The Buckeyes could lose all four of those games if Wesson lapses into the ghost he was in a home loss to Minnesota (1-for-10, two points) and a road loss at Wisconsin (2-of-11, eight points).
It's such maddeningly-passive performances juxtaposed against what Wesson did Sunday and what he did in a victory at Michigan (23 points, 12 rebounds, three assists, two steals) that make him the hardest player to predict on OSU's roster.
He leads the team in scoring and rebounding, which suggests a certain consistency, but lurking in the background is always the threat of him evaporating when the Buckeyes need him most.
"When Kaleb plays like this he impacts the game at a high level on both ends," Holtmann said Sunday. "He plays like one of best bigs in the country on both ends."
Wesson can assuredly be that, and if he is, OSU (18-9, 8-8) is a load to play, particularly when Duane Washington, Luther Muhammad, Andre Wesson and C.J. Walker are shooting around 40% from three.

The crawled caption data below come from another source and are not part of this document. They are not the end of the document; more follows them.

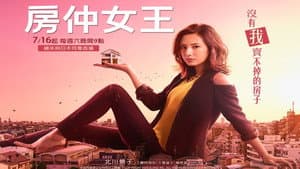 家売るオンナ — foto 2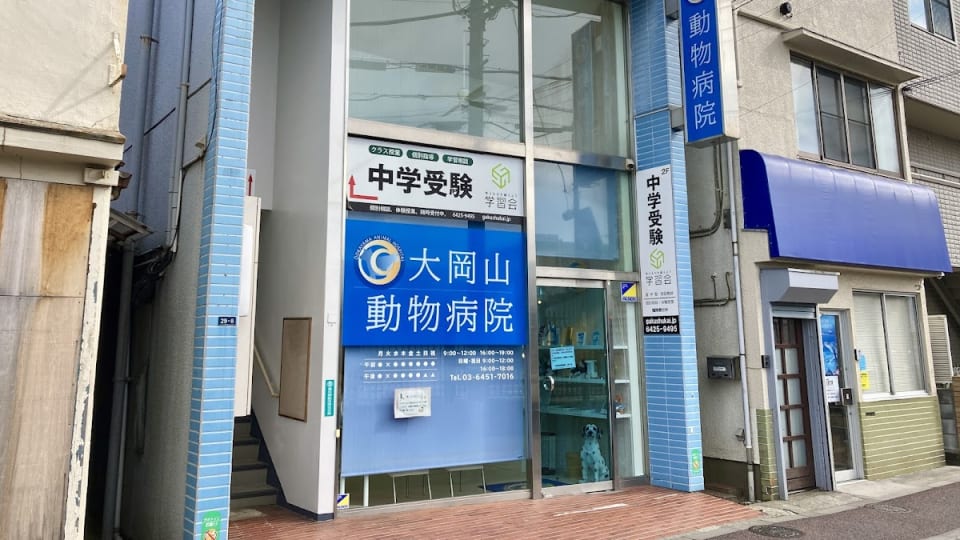 店舗の写真
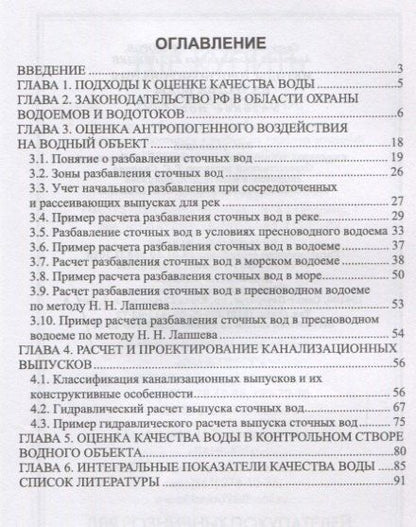 Методы прогнозирования качества воды. Учебное пособие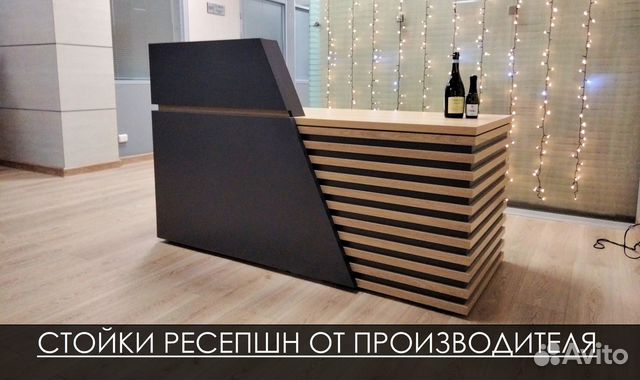 Стойка ресепшн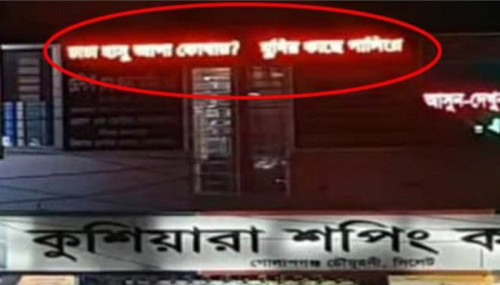 সাইনবোর্ডে এবার ভেসে উঠলো ‘চাচা হাসু আপা কোথায়?’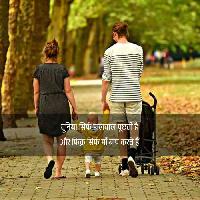 maa papa dp image shayari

That stretches the defense and allows Wesson space in the post, or it frees him for his own three-pointer after setting a screen out front for another shooter who commands attention.
"What he makes so difficult when you can put him in different spots and invert the offense," Holtmann said. "There's a reason why we were 13th out of 14 teams last year in offensive efficiency and going into this game we were fourth. His ability to make it difficult for teams to figure out how they're going to defend some of that stuff has been criticial."